** Opening Provided material block **
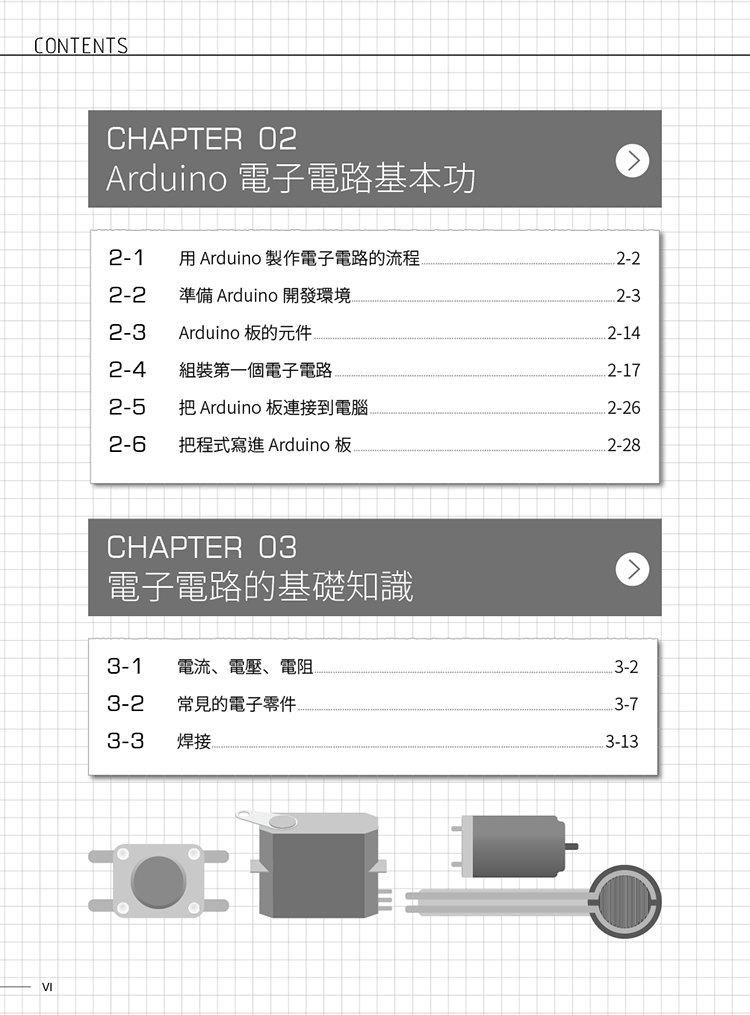 Arduino 連上網好好玩! 手機遠端遙控 ‧ 即時監測 ‧ 雲端智慧通知-preview-2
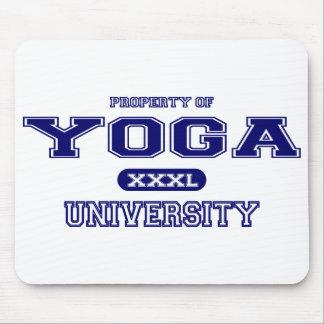Yoga University Mouse Pad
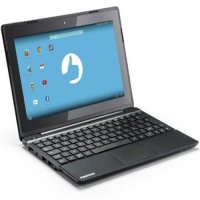 Notebook Positivo com Android Por R$800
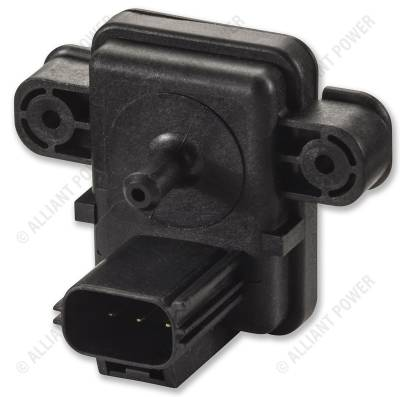Alliant Power - Manifold Absolute Pressure (MAP) Sensor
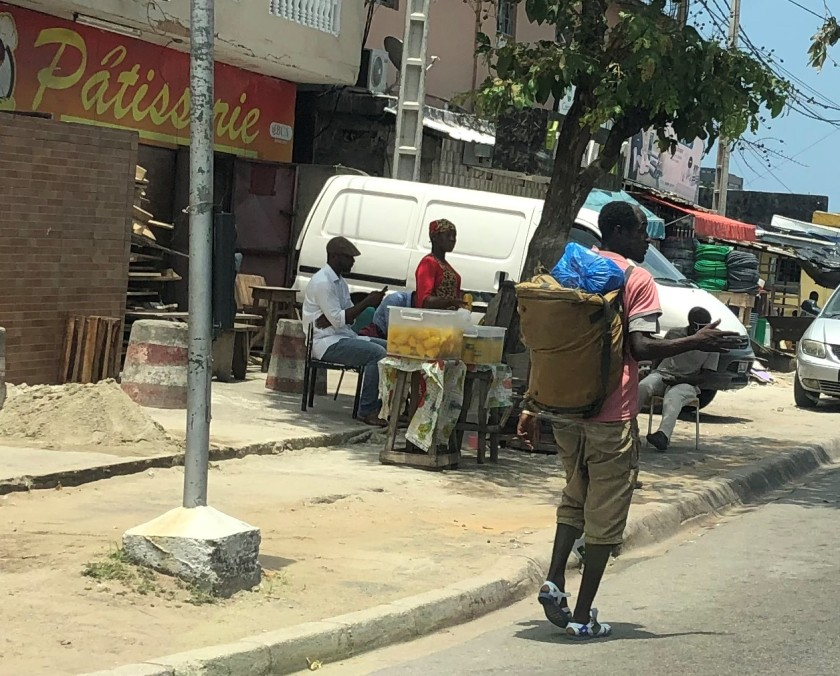 2020-4-21 Abidjan streets (5)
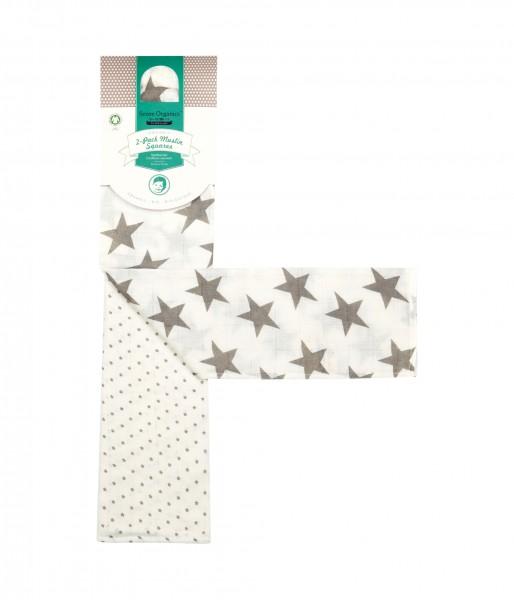 Organic-Baumwollwindel GREY STARS von Sense Organics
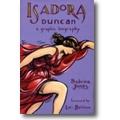 Jones 2008 – Isadora Duncan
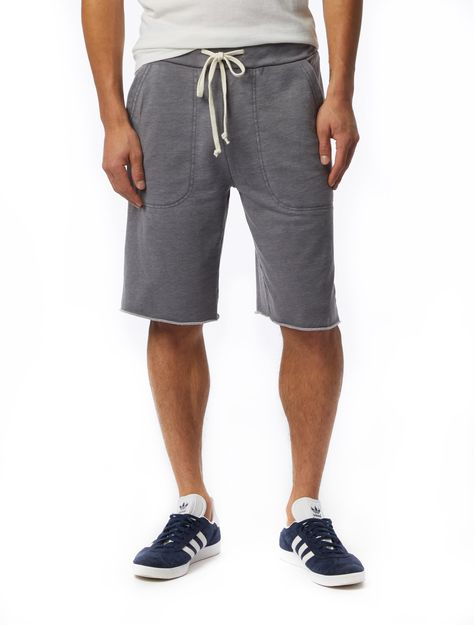 The Getaway French Terry Shorts - Grey / M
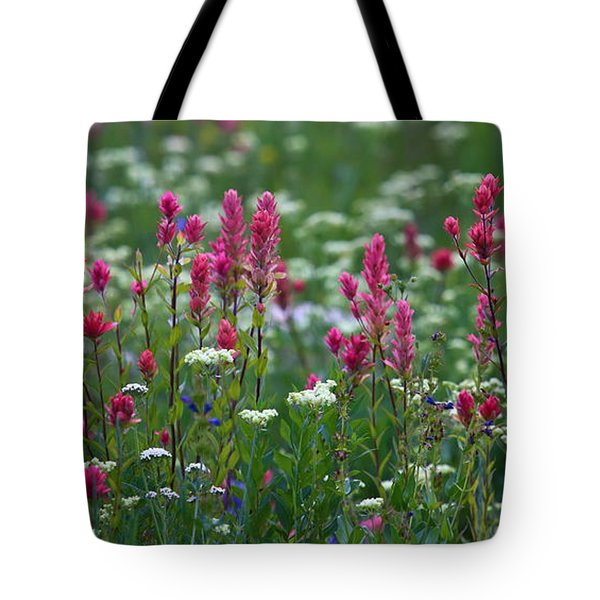 Nature's Front Row Tote Bag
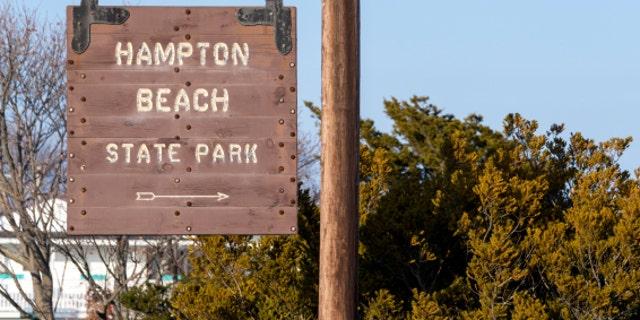Hampton New Hampshire Coastal Beach City, East Coast USA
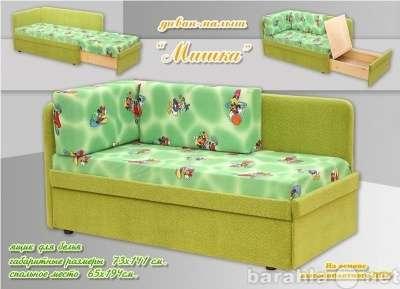 диван на заказ недорого с доставкой в Москве Фото 2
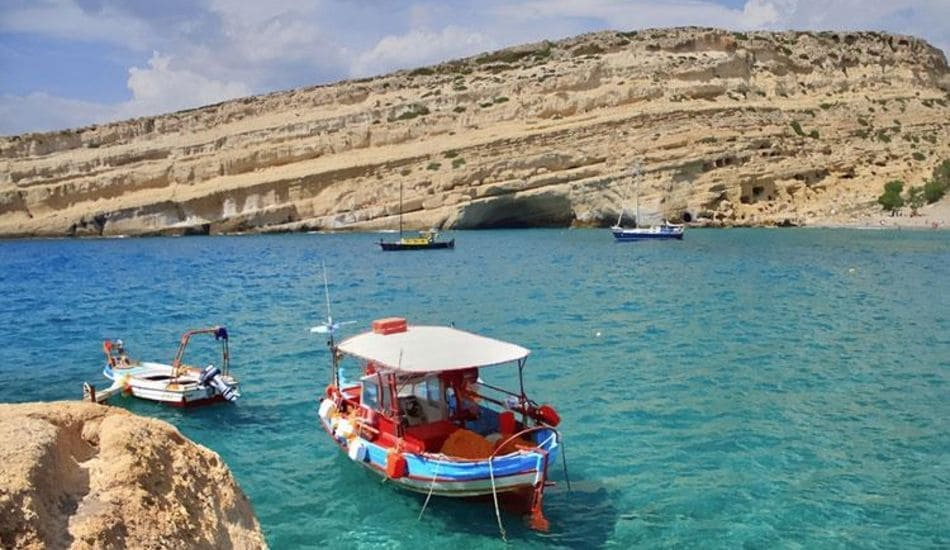 matala-rent-boat thumb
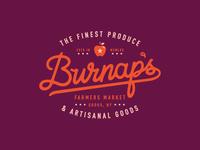 Burnap's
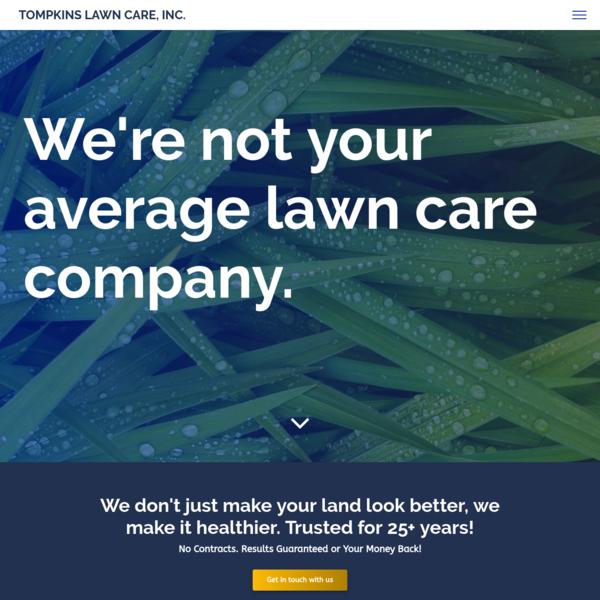 Tompkins Lawn Care, Inc.
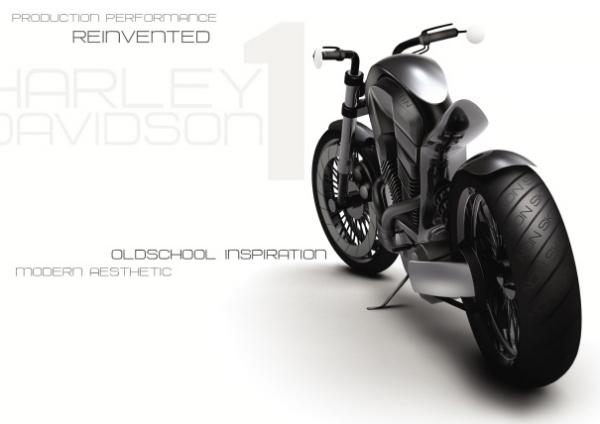Концепт футуристичного чоппера 2020 Harley Davidson 1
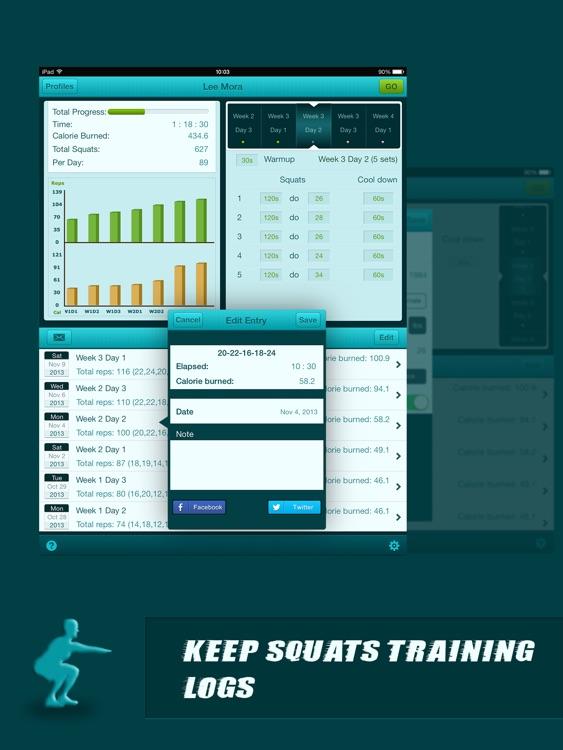Squats Coach Pro for iPad - Do 200 Squats screenshot-3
** Closing Provided material block **
◆ Work order: What you return should match the records above word for word, minus the pictures.

◆ Answer below:
 Arduino 連上網好好玩! 手機遠端遙控 ‧ 即時監測 ‧ 雲端智慧通知-preview-2
Yoga University Mouse Pad
 Notebook Positivo com Android Por R$800
Alliant Power - Manifold Absolute Pressure (MAP) Sensor
 2020-4-21 Abidjan streets (5)
 Organic-Baumwollwindel GREY STARS von Sense Organics
 Jones 2008 – Isadora Duncan
 The Getaway French Terry Shorts - Grey / M
 Nature's Front Row Tote Bag
Hampton New Hampshire Coastal Beach City, East Coast USA
 диван на заказ недорого с доставкой в Москве Фото 2
 matala-rent-boat thumb
 Burnap's
 Tompkins Lawn Care, Inc.
Концепт футуристичного чоппера 2020 Harley Davidson 1
Squats Coach Pro for iPad - Do 200 Squats screenshot-3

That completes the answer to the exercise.